Der um 1660 erbaute Tempel steht teilweise auf zwei kleinen Inseln im See; der Hauptteil allerdings an Land. Der Tempel ist den drei Göttern Shiva, Brahma und Vishnu geweiht und somit einer der bedeutendsten der Insel.

Anschließend ging es weiter zum kleinen Ort Bedugul in dem ein zwar überschaubarer aber doch sehr reichhaltiger Gewürzmarkt abgehalten wird. Die Marktfrau, die auch das Ressort beliefert, freute sich über den Besuch und bediente uns besonders freundlich und bevorzugt.

Auf dem Weg in die Munduk-Region gab es die Möglichkeit, den Ausblick auf die bekannten Zwillingsseen Danau Buyan und Danau Tamblingan zu genießen. Ursprünglich war dies ein zusammenhängender großer Kratersee der durch einen Vulkanausbruch im Jahre 1818 geteilt wurde. Dabei floss ein Teil des Sees die Berghänge hinab und löschte die dort angesiedelten Dörfer aus… Trotz dieses dramatischen Hintergrundes ein atemberaubend schöner Anblick.

Bei der kleinen Ortschaft Gitgit konnten wir den gleichnamigen Wasserfall besuchen, der zu den höchsten der Insel gehört. Auffallend waren hier auch die hohe Anzahl besonders schöner und großer Schmetterlinge…

Unsere Mittagspause hielten wir in einer Kaffeeplantage in der es neben den üblichen Erläuterungen zu den Pflanzen, Gewürzen und Obstsorten der Region auch besondere Kaffeespezialitäten (z.B. Luwak-Kaffee) zu genießen gab.
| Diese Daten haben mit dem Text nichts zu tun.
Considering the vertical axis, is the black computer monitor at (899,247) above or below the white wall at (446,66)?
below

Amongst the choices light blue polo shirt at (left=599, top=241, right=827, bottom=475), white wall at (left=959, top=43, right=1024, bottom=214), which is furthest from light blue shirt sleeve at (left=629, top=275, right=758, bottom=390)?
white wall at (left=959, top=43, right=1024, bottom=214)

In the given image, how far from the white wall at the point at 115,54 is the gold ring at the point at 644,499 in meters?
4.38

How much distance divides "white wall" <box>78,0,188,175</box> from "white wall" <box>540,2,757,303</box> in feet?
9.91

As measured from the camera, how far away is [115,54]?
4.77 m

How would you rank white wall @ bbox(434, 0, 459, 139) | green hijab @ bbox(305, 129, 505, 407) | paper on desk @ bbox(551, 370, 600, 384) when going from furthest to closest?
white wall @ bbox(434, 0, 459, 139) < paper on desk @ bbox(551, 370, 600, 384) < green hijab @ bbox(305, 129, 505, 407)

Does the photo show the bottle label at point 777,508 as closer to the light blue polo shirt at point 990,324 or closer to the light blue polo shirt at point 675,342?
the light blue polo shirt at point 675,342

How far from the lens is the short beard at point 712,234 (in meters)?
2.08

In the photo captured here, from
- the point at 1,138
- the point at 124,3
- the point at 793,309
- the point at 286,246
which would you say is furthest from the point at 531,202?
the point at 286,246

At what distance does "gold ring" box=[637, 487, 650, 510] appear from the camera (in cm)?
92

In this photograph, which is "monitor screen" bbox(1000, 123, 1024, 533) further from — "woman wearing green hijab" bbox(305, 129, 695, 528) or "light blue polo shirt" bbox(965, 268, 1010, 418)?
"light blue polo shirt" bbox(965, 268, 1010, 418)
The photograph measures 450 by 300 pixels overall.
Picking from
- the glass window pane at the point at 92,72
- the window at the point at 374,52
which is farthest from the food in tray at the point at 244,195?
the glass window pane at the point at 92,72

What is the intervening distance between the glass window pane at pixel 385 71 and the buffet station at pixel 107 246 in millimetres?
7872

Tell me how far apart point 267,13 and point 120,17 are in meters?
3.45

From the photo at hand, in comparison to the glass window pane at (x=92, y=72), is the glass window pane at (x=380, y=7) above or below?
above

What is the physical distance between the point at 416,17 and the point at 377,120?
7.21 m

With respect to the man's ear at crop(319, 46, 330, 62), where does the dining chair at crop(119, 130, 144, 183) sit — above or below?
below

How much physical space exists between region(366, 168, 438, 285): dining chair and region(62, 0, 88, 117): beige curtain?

Auffallend war das hier genutzte Bali-Kaffeeservice welches bestimmt nicht spülmaschinenfest ist…

Zum Abschluss oder vielleicht besser gesagt als Höhepunkt unseres Ausfluges besuchten wir bei der kleinen Ortschaft Banjar das einzige buddhistische Kloster der Insel. Das Kloster wurde 1958 gegründet und ist heute noch bewohnt. Es ist wunderschön gestaltet und bezauberte uns durch den Charme und die Ruhe die es ausstrahlt…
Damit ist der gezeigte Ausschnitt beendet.